Problem statement: Starting at the line of the data that contains "Visually comparing them, is" and ending with the last line of the data, put those lines into a numbered list, leaving out any blank lines.

+++

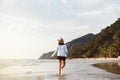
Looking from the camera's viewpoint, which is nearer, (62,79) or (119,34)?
(62,79)

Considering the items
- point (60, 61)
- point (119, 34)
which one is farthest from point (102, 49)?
point (60, 61)

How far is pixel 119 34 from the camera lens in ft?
585

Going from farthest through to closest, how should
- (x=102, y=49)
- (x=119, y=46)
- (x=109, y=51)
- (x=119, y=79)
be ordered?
(x=102, y=49)
(x=109, y=51)
(x=119, y=46)
(x=119, y=79)

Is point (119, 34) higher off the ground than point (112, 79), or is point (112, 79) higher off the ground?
point (119, 34)

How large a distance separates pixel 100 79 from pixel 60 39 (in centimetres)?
399

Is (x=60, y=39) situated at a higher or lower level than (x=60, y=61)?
higher

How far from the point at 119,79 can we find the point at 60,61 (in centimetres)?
491

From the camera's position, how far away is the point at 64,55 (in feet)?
61.7

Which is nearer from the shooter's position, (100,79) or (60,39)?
(100,79)

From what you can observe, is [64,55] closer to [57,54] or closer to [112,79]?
[57,54]

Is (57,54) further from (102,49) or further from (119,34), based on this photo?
(102,49)

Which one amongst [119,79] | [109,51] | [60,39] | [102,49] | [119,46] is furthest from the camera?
[102,49]

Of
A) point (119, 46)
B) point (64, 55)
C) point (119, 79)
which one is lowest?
point (119, 79)

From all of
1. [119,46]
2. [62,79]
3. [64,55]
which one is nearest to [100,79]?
[62,79]
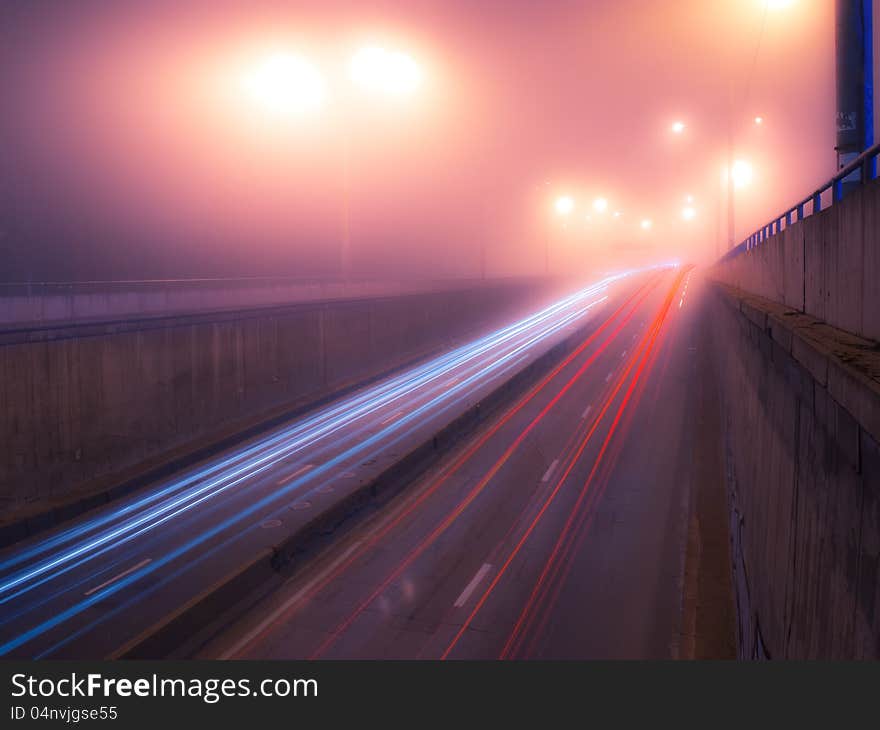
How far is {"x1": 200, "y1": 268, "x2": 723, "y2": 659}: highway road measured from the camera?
42.4ft

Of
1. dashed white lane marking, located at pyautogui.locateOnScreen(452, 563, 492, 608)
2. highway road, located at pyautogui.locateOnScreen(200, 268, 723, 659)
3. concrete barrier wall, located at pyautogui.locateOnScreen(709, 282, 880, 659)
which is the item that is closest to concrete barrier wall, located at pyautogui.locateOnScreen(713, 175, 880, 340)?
concrete barrier wall, located at pyautogui.locateOnScreen(709, 282, 880, 659)

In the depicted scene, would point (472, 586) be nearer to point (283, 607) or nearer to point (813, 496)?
point (283, 607)

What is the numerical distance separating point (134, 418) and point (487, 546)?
13781 millimetres

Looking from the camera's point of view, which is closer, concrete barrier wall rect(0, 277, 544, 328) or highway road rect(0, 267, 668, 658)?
highway road rect(0, 267, 668, 658)

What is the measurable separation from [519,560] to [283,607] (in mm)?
5464

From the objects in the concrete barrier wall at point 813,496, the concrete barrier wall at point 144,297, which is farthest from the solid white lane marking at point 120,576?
the concrete barrier wall at point 813,496

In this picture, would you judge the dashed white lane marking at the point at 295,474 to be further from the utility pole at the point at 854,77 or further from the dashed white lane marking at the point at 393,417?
the utility pole at the point at 854,77

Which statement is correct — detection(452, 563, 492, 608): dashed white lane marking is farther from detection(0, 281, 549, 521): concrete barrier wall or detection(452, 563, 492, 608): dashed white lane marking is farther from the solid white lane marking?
detection(0, 281, 549, 521): concrete barrier wall

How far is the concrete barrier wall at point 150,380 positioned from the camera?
65.2 feet

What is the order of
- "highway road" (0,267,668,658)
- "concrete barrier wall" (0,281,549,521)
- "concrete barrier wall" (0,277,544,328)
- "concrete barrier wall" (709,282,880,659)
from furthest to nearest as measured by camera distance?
1. "concrete barrier wall" (0,277,544,328)
2. "concrete barrier wall" (0,281,549,521)
3. "highway road" (0,267,668,658)
4. "concrete barrier wall" (709,282,880,659)

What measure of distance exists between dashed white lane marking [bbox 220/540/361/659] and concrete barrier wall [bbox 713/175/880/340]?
36.0 ft

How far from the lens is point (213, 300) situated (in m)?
29.2

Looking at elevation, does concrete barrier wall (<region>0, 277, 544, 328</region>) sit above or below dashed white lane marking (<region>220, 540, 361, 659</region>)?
above

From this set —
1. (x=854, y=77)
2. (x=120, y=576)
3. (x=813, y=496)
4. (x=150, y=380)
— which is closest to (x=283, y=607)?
(x=120, y=576)
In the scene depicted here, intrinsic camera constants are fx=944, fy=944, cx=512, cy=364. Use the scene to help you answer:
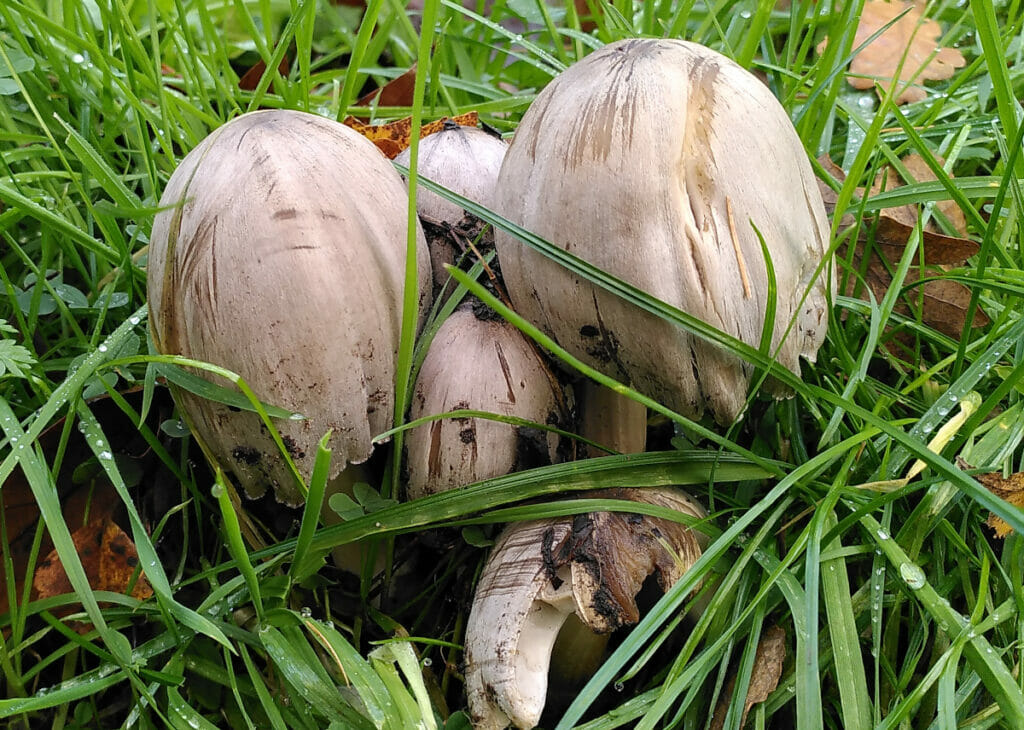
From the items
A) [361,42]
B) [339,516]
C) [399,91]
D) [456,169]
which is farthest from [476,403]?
[399,91]

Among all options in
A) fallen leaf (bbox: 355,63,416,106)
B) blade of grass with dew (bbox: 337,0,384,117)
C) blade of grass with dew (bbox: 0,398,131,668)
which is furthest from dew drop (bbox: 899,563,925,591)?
A: fallen leaf (bbox: 355,63,416,106)

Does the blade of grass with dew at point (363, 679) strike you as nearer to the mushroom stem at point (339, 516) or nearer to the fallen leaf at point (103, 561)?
the mushroom stem at point (339, 516)

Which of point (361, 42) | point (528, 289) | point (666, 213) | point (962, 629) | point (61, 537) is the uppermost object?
point (361, 42)

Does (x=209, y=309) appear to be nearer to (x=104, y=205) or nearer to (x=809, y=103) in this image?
(x=104, y=205)

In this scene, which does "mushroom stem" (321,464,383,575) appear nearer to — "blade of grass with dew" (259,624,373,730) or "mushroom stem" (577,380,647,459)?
"blade of grass with dew" (259,624,373,730)

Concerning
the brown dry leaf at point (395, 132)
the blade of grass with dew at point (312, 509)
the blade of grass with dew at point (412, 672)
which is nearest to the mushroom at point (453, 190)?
the brown dry leaf at point (395, 132)

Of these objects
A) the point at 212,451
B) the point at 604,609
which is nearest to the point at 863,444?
the point at 604,609

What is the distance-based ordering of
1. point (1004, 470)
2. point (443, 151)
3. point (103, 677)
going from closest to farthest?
point (103, 677) < point (1004, 470) < point (443, 151)

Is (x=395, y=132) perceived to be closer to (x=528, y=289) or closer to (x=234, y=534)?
(x=528, y=289)
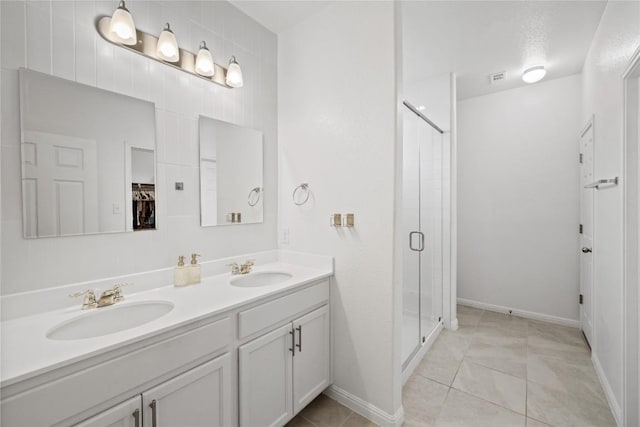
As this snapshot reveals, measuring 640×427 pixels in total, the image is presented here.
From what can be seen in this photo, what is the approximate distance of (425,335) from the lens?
258 centimetres

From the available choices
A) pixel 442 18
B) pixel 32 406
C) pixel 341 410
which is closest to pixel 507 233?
pixel 442 18

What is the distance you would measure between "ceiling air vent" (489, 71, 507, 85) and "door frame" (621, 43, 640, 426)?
5.11 feet

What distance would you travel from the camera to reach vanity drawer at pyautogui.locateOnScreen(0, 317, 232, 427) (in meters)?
0.79

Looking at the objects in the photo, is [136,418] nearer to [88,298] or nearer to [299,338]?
[88,298]

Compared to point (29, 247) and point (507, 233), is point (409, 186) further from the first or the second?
point (29, 247)

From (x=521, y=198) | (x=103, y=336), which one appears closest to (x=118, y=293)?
(x=103, y=336)

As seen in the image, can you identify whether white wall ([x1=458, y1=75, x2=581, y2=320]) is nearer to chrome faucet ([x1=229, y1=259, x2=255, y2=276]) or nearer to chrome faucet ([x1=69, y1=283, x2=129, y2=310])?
chrome faucet ([x1=229, y1=259, x2=255, y2=276])

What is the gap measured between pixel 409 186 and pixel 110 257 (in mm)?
2059

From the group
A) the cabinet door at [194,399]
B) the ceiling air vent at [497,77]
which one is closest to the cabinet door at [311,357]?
the cabinet door at [194,399]

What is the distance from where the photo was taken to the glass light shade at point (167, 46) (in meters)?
1.53

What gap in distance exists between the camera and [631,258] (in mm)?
1567

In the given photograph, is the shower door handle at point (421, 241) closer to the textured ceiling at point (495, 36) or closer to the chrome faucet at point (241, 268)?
the chrome faucet at point (241, 268)

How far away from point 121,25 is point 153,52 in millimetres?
194

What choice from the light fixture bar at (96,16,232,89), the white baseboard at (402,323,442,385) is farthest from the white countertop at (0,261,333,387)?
the light fixture bar at (96,16,232,89)
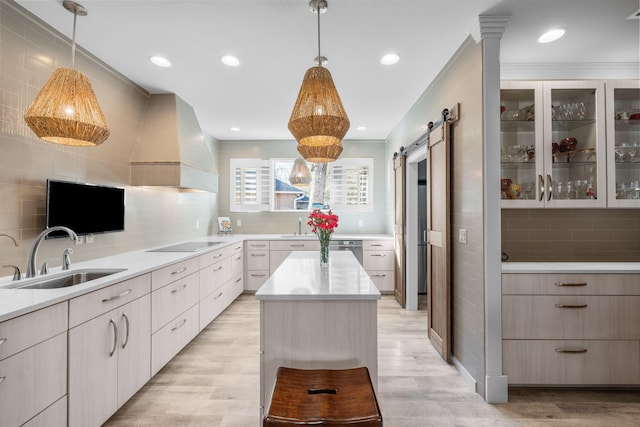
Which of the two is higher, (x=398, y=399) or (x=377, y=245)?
(x=377, y=245)

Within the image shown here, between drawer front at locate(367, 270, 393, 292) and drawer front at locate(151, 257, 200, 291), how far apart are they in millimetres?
2719

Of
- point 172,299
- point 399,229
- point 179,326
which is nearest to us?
point 172,299

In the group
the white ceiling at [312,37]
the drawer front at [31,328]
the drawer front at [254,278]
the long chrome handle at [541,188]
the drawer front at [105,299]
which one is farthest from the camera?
the drawer front at [254,278]

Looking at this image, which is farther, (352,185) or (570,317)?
(352,185)

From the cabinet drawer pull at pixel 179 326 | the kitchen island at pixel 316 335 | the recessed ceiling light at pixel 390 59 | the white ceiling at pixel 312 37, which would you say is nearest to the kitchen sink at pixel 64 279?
the cabinet drawer pull at pixel 179 326

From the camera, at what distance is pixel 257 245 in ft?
16.1

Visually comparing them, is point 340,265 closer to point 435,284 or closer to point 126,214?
point 435,284

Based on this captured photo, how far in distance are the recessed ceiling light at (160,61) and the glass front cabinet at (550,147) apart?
2793 mm

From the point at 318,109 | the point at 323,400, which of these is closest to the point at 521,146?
the point at 318,109

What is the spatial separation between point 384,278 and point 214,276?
2560mm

+++

Task solution:
1. Visually comparing them, is point 340,265 closer to point 435,284 or closer to point 126,214?
2. point 435,284
3. Based on this captured photo, how far in distance are the recessed ceiling light at (160,61) and the glass front cabinet at (550,147) apart?
4. 2793 mm
5. From the point at 318,109 | the point at 323,400, which of these is closest to the point at 521,146?
6. the point at 318,109
7. What is the spatial separation between point 384,278 and point 214,276?
8. 2560mm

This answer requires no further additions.